[Extract]
Concentration dependence of 60 GHz reflectance for glucose concentrations from 0.10 wt% to 0.20 wt% with a constant level (4.32 wt%) of albumin at 37℃.

Whereas glucose is active in aqueous solutions, biological molecules such as enzymes are most active at around body temperature. The bonding states between the molecules depend on temperature, thus it is necessary to clarify the temperature dependences of the measured results. Figure 5 shows the temperature dependences of the reflectance around human body temperature. This shows that the reflectance increases monotonically with increasing temperature, where a GUNN diode (60 GHz) was used for an oscillator. The slopes of the graphs are almost the same. It shows that when the temperature of the solution increases by 1℃, the reflectance increases by about 0.16%. The reflectance change per ℃ corresponds to a difference in glucose concentration of 0.05 wt%, thus the temperature of the solution is a significant factor for this measurement. OPEN IN VIEWER

4. Conclusion

We measured the dependence of the reflectance of sub-THz radiation on the concentration of glucose and albumin in aqueous solutions. We also investigated the effect of albumin on measurements of the glucose concentration by calculating measurements of a mixed solution. As a result, it was shown that the reflectance decreases in proportion to the glucose concentration. We can resolve differences in glucose concentration of 0.05 wt%. This level of sensitivity would enable us to discriminate between the blood glucose levels of diabetic and healthy individuals.

[Required work]
Extract from the glucose reflectance text the passage starting at "We measured the" up to and including "and healthy individuals.".

[Data provided]
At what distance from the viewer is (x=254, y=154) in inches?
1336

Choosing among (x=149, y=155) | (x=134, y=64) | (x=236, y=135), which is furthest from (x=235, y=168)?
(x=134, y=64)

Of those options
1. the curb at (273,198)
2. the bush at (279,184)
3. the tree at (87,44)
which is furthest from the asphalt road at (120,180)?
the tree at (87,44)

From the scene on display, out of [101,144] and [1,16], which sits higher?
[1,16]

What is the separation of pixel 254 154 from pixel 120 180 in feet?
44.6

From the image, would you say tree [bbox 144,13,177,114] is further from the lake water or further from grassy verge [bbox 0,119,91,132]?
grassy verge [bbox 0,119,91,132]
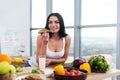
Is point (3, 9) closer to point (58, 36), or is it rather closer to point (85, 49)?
point (85, 49)

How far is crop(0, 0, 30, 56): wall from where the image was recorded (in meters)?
4.28

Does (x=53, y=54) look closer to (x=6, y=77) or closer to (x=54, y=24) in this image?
(x=54, y=24)

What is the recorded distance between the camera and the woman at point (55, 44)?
2.23 m

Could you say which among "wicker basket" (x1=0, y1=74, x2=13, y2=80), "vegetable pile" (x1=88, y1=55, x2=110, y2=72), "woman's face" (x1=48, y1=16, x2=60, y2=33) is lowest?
"vegetable pile" (x1=88, y1=55, x2=110, y2=72)

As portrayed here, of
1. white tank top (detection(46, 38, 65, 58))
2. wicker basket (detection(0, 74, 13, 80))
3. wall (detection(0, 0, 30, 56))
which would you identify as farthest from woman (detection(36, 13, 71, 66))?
wall (detection(0, 0, 30, 56))

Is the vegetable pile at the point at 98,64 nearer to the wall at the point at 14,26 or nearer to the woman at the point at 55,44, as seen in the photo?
the woman at the point at 55,44

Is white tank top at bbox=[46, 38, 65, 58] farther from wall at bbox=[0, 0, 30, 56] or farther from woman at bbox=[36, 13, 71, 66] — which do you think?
wall at bbox=[0, 0, 30, 56]

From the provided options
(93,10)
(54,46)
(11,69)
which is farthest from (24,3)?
(11,69)

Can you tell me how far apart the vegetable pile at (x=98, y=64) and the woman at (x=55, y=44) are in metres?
0.48

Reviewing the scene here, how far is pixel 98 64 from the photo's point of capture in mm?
1758

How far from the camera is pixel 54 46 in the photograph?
2.41m

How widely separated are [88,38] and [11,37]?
5.18 feet

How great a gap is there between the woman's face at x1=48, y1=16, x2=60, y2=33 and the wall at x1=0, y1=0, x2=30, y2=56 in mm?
2140

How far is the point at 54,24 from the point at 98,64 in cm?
78
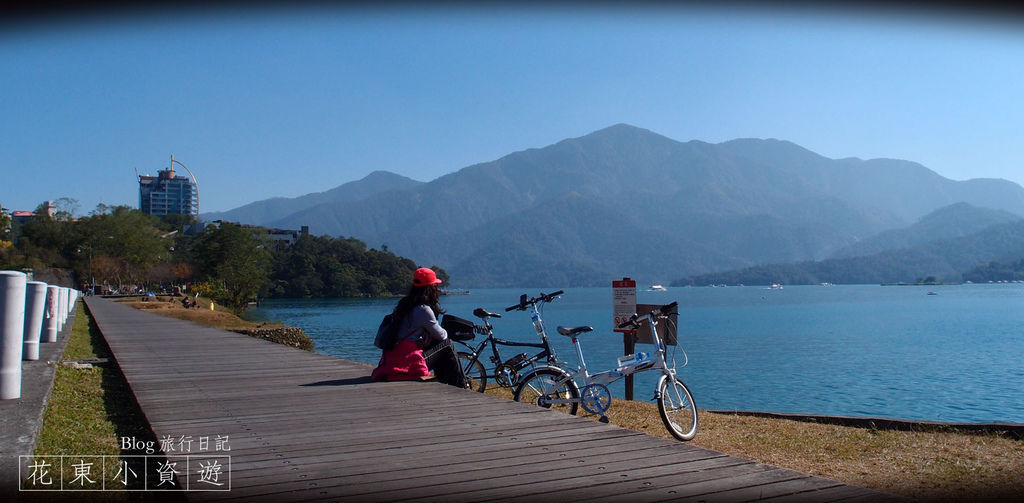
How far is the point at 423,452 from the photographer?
4.70 meters

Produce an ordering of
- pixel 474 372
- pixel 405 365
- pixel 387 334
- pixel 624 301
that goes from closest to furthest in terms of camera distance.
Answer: pixel 387 334, pixel 405 365, pixel 474 372, pixel 624 301

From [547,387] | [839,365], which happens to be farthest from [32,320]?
[839,365]

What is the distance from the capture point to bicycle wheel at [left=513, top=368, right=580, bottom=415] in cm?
714

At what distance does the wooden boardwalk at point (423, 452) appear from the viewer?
3787mm

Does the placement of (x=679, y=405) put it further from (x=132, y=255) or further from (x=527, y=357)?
(x=132, y=255)

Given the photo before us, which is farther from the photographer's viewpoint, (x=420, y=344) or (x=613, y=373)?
(x=420, y=344)

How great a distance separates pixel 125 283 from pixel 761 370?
80725 mm

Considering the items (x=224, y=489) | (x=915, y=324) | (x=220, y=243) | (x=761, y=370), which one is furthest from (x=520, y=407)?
(x=220, y=243)

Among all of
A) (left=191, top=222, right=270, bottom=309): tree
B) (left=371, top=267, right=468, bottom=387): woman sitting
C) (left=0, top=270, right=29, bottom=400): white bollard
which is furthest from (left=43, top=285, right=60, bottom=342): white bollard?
(left=191, top=222, right=270, bottom=309): tree

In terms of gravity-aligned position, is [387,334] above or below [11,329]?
below

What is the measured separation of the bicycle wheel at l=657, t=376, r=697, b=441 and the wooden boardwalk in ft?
4.15

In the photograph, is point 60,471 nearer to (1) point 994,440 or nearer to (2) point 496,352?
(2) point 496,352

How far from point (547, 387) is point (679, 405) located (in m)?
1.26

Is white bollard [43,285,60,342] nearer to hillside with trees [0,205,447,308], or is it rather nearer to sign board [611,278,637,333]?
sign board [611,278,637,333]
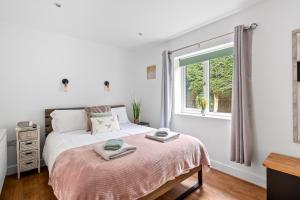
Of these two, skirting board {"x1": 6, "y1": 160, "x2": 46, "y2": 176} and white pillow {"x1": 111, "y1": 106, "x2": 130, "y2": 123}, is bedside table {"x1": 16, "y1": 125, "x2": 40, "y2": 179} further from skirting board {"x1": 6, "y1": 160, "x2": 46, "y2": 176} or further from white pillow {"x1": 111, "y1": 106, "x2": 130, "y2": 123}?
white pillow {"x1": 111, "y1": 106, "x2": 130, "y2": 123}

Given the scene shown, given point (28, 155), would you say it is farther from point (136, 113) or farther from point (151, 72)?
point (151, 72)

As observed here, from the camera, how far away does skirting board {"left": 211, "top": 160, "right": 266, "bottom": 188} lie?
2.13 metres

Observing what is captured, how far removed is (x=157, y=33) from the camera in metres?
3.00

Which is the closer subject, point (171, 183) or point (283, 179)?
point (283, 179)

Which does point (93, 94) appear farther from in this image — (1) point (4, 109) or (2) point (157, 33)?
(2) point (157, 33)

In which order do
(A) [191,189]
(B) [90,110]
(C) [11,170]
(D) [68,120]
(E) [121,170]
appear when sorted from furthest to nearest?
1. (B) [90,110]
2. (D) [68,120]
3. (C) [11,170]
4. (A) [191,189]
5. (E) [121,170]

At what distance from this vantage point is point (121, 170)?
1364mm

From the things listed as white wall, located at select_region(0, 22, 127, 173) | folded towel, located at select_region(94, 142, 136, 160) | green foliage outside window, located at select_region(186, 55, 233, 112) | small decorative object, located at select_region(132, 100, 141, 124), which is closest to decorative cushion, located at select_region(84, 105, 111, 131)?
white wall, located at select_region(0, 22, 127, 173)

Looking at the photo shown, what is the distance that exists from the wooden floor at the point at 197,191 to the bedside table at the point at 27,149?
176 millimetres

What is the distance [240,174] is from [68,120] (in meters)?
2.83

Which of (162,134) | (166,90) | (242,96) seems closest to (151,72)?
(166,90)

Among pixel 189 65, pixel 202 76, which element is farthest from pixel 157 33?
pixel 202 76

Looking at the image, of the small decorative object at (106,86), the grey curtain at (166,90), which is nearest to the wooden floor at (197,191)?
the grey curtain at (166,90)

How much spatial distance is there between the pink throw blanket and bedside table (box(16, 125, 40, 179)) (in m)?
1.06
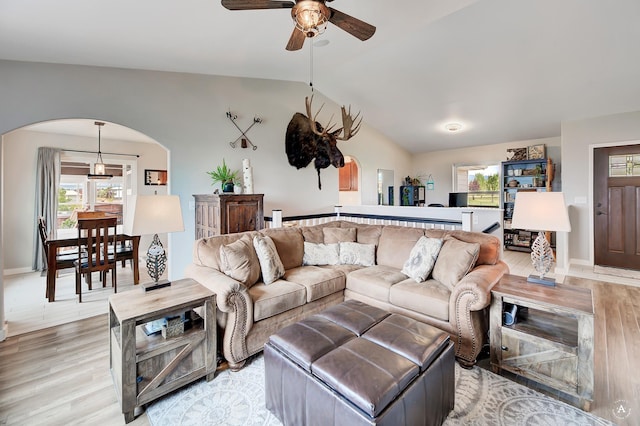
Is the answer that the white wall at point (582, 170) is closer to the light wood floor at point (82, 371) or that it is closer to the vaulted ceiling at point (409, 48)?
the vaulted ceiling at point (409, 48)

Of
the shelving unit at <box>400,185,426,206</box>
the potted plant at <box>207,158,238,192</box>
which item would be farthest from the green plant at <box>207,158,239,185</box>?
the shelving unit at <box>400,185,426,206</box>

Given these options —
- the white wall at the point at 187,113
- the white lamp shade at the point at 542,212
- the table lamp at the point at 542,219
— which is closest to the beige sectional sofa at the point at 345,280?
the table lamp at the point at 542,219

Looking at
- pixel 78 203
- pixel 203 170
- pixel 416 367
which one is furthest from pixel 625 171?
pixel 78 203

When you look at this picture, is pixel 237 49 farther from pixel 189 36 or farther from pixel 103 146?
pixel 103 146

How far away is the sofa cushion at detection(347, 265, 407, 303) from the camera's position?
2812 mm

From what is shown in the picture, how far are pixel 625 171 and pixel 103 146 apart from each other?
9.89m

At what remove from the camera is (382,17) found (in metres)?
3.07

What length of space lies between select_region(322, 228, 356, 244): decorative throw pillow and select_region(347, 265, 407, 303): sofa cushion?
0.55 m

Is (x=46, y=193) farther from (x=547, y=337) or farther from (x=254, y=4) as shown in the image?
(x=547, y=337)

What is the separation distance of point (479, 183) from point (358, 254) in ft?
18.0

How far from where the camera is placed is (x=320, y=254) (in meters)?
3.46

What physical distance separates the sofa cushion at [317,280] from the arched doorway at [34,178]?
2.56 meters

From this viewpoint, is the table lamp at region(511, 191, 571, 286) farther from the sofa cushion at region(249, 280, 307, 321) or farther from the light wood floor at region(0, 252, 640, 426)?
the sofa cushion at region(249, 280, 307, 321)

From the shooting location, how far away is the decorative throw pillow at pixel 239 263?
257 cm
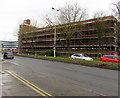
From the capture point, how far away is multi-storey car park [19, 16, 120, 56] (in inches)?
1280

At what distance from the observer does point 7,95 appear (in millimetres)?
5637

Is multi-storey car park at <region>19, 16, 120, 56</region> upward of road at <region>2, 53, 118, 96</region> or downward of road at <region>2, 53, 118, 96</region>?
upward

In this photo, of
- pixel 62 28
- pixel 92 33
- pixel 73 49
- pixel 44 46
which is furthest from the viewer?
pixel 44 46

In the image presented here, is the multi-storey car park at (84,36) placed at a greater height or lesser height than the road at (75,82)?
greater

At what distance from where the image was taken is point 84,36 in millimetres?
46156

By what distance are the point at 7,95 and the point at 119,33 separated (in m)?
27.5

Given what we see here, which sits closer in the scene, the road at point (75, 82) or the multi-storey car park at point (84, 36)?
the road at point (75, 82)

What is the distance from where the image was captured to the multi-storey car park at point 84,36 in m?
32.5

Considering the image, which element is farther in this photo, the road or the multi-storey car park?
the multi-storey car park

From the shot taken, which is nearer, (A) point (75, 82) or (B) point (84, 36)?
(A) point (75, 82)

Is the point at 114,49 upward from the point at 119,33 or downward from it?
downward

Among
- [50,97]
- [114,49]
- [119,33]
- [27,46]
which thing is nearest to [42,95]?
[50,97]

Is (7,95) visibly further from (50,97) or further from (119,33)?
(119,33)

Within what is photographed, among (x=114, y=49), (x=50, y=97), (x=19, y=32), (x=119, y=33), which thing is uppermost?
(x=19, y=32)
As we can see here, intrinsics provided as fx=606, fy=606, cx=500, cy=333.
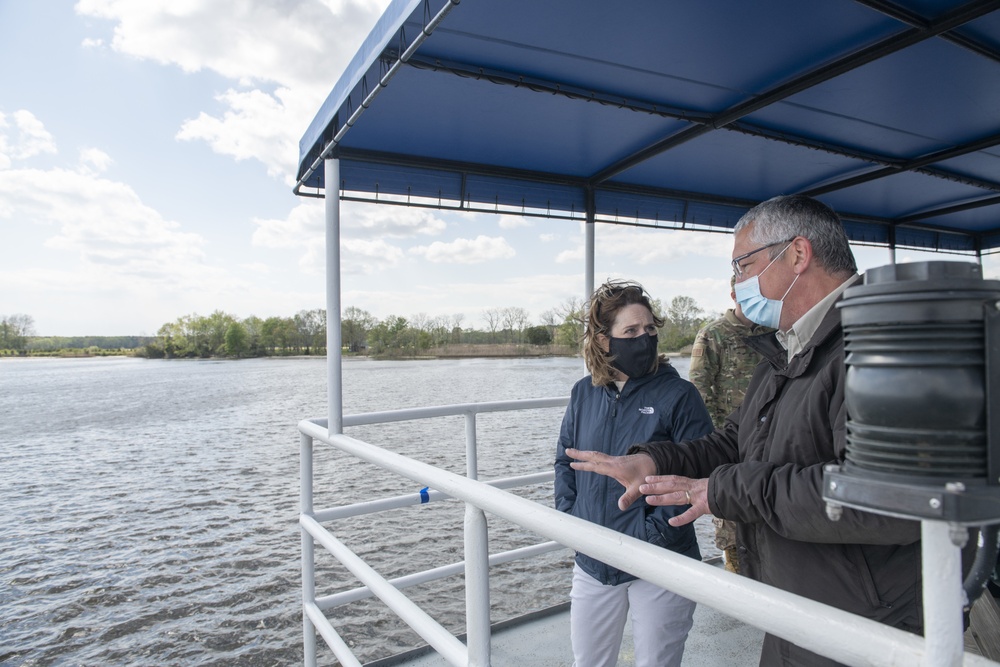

[Reply to the exercise]
We measured the dependence of the reflectance of sub-THz radiation on the concentration of glucose and albumin in aqueous solutions. We also investigated the effect of albumin on measurements of the glucose concentration by calculating measurements of a mixed solution. As a result, it was shown that the reflectance decreases in proportion to the glucose concentration. We can resolve differences in glucose concentration of 0.05 wt%. This level of sensitivity would enable us to discriminate between the blood glucose levels of diabetic and healthy individuals.